C’est l’arroseur arrosé : Claude Malhuret, sénateur de l’Allier présidant le groupe Les Indépendants – République et territoires (croupion macroniste), jouait les amuseurs le 4 mai dernier : « Je revois le professeur Mélenchon de la faculté de médecine de La Havane pointer sur vous un doigt vengeur et vous lancer : « il y aura un deuxième pic de l’épidémie et vous le savez. » Impressionnant. J’étais au bord du retweet. » Le même Malhuret, membre de la commission d’enquête sur la Covid-19 (tremblez, macronistes !), déclare tranquillement le 29 octobre dernier : « Face à cette situation imprévisible, il est dans de nombreux cas presque impossible d’anticiper. »
Sauf que « le professeur Mélenchon » (de la faculté de médecine de La Havane) avait bien prédit l’imprévisible, ce qui faisait alors se gausser le cacique de la droite, ancien secrétaire d’État de Chirac. En parlant de prédiction, Jean-Luc Mélenchon avait déjà joué les Pythies en 2017 : « Nous sommes menacés d’un véritable krach sanitaire. Un krach, c’est un effondrement. Il résulterait de trois facteurs : le premier, ce sont des défis sanitaires totalement nouveaux ; le second, c’est un appareil de soins, un ensemble de moyens de soins, qui est en voie de dislocation ; et le troisième, le plus grave, le plus important, le plus décisif, c’est ce qu’il y a dans la tête des décideurs. Une vision absolument absurde, mercantile, entrepreneuriale comme ils disent pour se gargariser avec des mots dont ils ne savent plus très bien ce qu’ils veulent dire, mais qui font si bien au goûter de la marquise. Cette vision de la santé nous rend incapable de répondre à ce que nous voyons se lever devant nous. D’abord, le déchainement de nouvelles épidémies. Comment a-t-on pu en arriver là ? Regardez l’hôpital public qui était réputé, parce qu’il faut bien prendre le problème par un bout, être un modèle dans notre pays parmi les autres nations, et ça l’était. Comment en est-on arrivé au point où des gens qui travaillent sont devenus l’unique et dernière ligne qui permet à l’hôpital de fonctionner. Car sans leur dévouement, parfois jusqu’à la mort, il n’y aurait plus d’hôpital public. [On pourra toujours les applaudir à 20h !] Non, tout ça n’est pas normal. C’est pourquoi je vous parle d’un krach sanitaire en vue. Pendant qu’eux vous disent qu’ils vont encore enlever de l’argent public, encore diminuer les budgets publics, moi, je vous dis que nous allons améliorer la vie parce qu’on le peut. Le progrès est le seul horizon qui vaille. C’est ça qui peut nous rassembler. En ceci consiste la vertu : faire ce qui est bon pour tous. » Las, on connaît la suite : Mélenchon n’a pas été élu, Macron a poursuivi la taille en pièces de l’hôpital public et la pandémie est venue.
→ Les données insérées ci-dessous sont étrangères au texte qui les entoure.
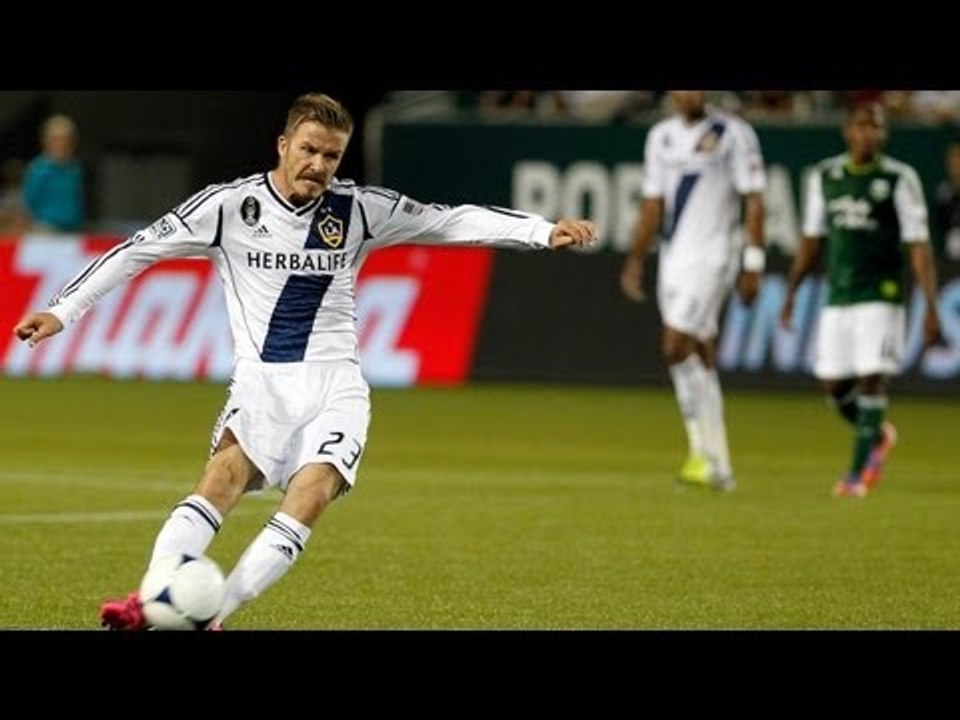 David Beckham curls in a signature free kick to give the Galaxy the lead over the Portland Timbers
Bien vu, malheureusement, professeur Mélenchon.

L’imprévisibilité, c’est aussi l’alibi fourni par le président de la République : « le virus circule en France à une vitesse que même les prévisions les plus pessimistes n’avaient pas anticipée. Nous avons tous été surpris par l’accélération soudaine de l’épidémie. Tous », ose avec aplomb Emmanuel Macron. Repris de volée par Le Monde : « L’Institut Pasteur avait envisagé une saturation encore plus rapide des services de réanimation ». Et le gouvernement a tellement été surpris qu’il en était évidemment bien informé, puisqu’il diffusait lui-même l’information : « Début octobre, le gouvernement s’est appuyé à plusieurs reprises sur des prévisions de l’Institut Pasteur datées du 25 septembre. Le 4 octobre, Le Journal du dimanche relayait ces «projections qui inquiètent le gouvernement», évoquant une possible saturation des services de réanimation dès la mi-novembre. Ces graphiques diffusés sur Twitter par le ministère de la santé reprennent ainsi ces modélisations dans plusieurs villes », en l’occurrence Lille, Grenoble, Lyon et Saint-Etienne. Et il n’y a pas que l’Institut Pasteur : « À la même époque, le 22 septembre, le conseil scientifique Covid-19 alertait dans une note le gouvernement sur les risques d’une diffusion non maîtrisée du virus ». Conclusion du Monde : « Contrairement à ce qu’a affirmé Emmanuel Macron, le scénario actuel était donc bien sur la table. S’il n’était pas possible de prédire à quel rythme l’épidémie pourrait progresser, plusieurs modélisations ont anticipé les ferments de la situation actuelle, en envisageant même parfois des hypothèses encore plus alarmantes. » Mais à part ça, « Nous avons tous été surpris par l’accélération soudaine de l’épidémie. Tous ».